DESCRIPTION OF THE TASK: Search the listing below for the line containing "content_type: application/javascript; charset=utf-8". From there through the line containing "window['dbc04868-fc5c-41b2-9c07-feef8ec7e7d8'] = true;", transcribe every line exactly, both ends included.
'''
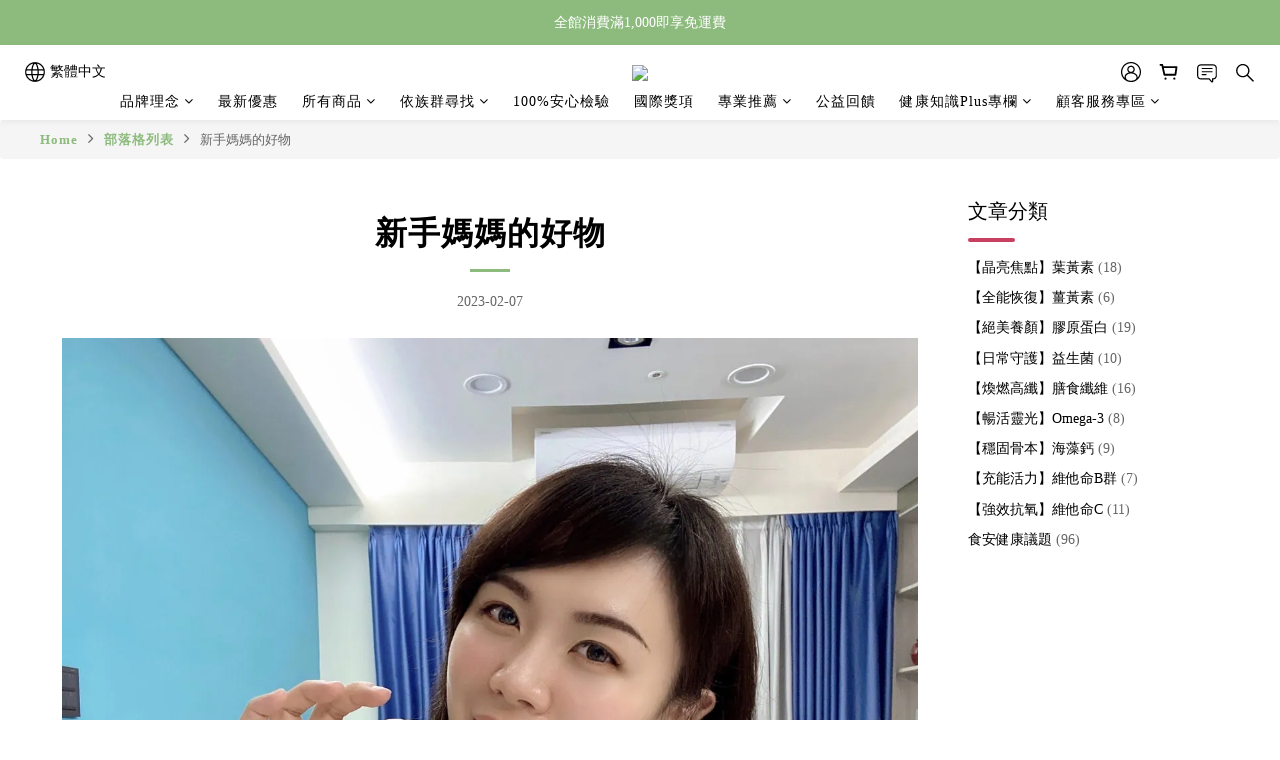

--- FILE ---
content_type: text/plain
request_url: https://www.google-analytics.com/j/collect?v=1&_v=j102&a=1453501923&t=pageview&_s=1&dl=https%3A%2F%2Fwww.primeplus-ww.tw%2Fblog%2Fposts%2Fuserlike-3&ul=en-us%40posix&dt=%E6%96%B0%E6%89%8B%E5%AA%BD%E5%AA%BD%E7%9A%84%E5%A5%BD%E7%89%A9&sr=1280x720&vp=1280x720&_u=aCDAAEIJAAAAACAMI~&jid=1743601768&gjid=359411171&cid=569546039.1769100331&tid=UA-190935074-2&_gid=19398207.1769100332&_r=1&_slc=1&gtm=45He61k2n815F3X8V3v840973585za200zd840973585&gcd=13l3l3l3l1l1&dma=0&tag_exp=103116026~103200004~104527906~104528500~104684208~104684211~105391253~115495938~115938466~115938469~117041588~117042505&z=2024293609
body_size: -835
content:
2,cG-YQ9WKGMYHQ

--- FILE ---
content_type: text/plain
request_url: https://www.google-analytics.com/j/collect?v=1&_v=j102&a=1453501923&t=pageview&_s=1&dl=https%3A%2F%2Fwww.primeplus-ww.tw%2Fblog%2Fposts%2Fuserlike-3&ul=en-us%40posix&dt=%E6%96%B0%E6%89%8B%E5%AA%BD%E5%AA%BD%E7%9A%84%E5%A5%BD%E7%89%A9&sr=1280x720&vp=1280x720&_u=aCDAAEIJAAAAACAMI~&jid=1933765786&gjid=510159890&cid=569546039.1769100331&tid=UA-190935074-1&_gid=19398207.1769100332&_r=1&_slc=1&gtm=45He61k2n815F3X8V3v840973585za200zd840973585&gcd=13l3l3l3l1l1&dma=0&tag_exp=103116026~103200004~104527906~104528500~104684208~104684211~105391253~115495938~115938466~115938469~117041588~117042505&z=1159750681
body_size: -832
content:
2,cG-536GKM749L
'''
'''
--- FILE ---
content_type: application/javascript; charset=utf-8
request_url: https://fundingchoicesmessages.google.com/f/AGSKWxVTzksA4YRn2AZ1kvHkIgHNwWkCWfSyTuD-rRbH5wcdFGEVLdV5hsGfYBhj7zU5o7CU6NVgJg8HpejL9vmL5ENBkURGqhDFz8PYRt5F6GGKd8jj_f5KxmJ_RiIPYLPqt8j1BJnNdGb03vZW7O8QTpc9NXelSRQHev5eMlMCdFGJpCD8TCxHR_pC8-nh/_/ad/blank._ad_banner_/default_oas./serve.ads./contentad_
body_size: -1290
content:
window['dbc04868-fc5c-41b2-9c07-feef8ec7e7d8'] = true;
'''
REPLY TO THE TASK:
content_type: application/javascript; charset=utf-8
request_url: https://fundingchoicesmessages.google.com/f/AGSKWxVTzksA4YRn2AZ1kvHkIgHNwWkCWfSyTuD-rRbH5wcdFGEVLdV5hsGfYBhj7zU5o7CU6NVgJg8HpejL9vmL5ENBkURGqhDFz8PYRt5F6GGKd8jj_f5KxmJ_RiIPYLPqt8j1BJnNdGb03vZW7O8QTpc9NXelSRQHev5eMlMCdFGJpCD8TCxHR_pC8-nh/_/ad/blank._ad_banner_/default_oas./serve.ads./contentad_
body_size: -1290
content:
window['dbc04868-fc5c-41b2-9c07-feef8ec7e7d8'] = true;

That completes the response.